■ PROBLEM DETAILS ■
Copy each record exactly as it reads, leaving out any pictures it holds.
[Opening EXERCISE DATA section]
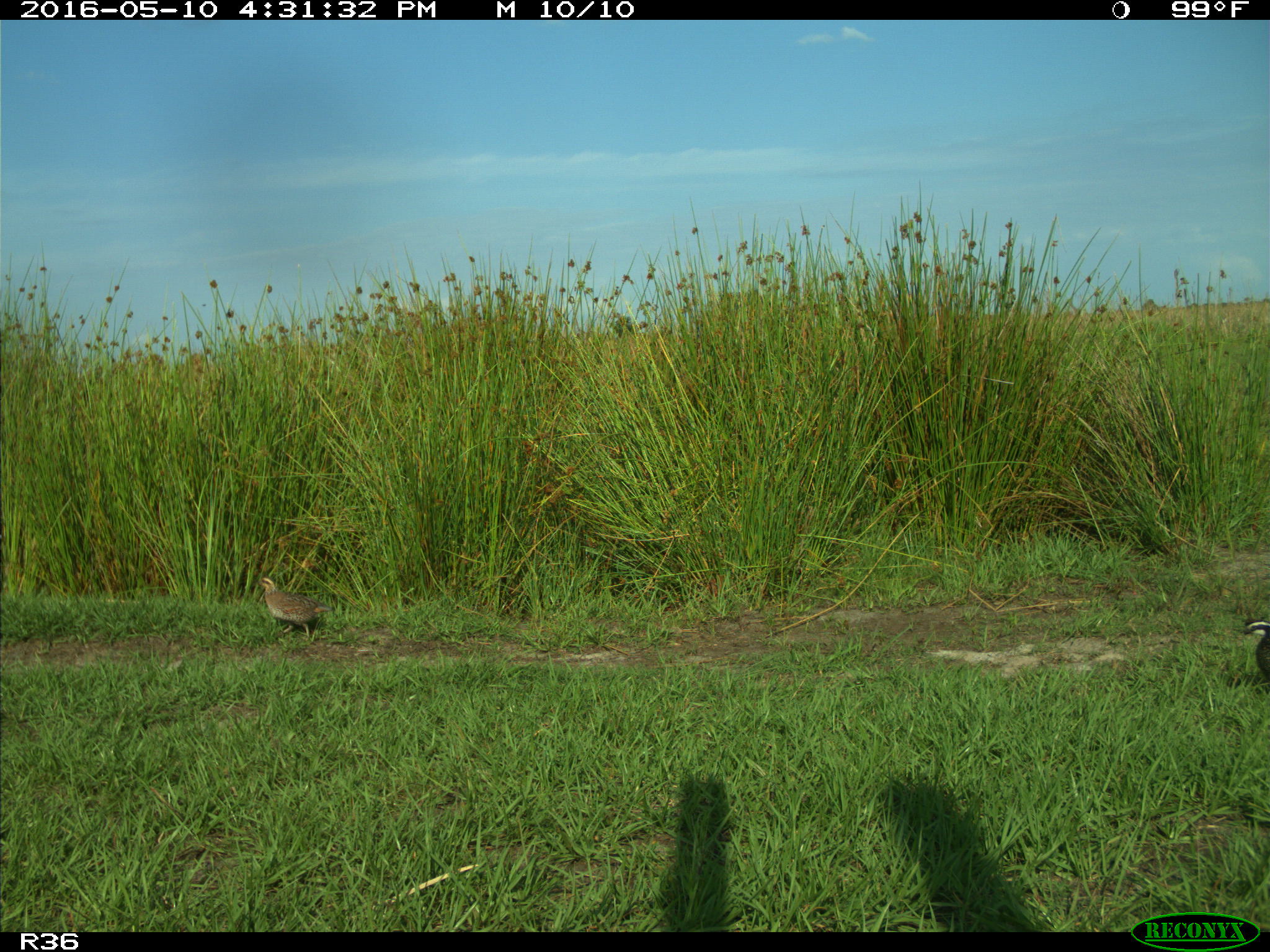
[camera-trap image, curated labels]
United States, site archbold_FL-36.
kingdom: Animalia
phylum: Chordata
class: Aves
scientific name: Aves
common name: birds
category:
[Closing EXERCISE DATA section]
■ RESULT FOR THIS EXERCISE ■
[camera-trap image, curated labels]
United States, site archbold_FL-36.
kingdom: Animalia
phylum: Chordata
class: Aves
scientific name: Aves
common name: birds
category:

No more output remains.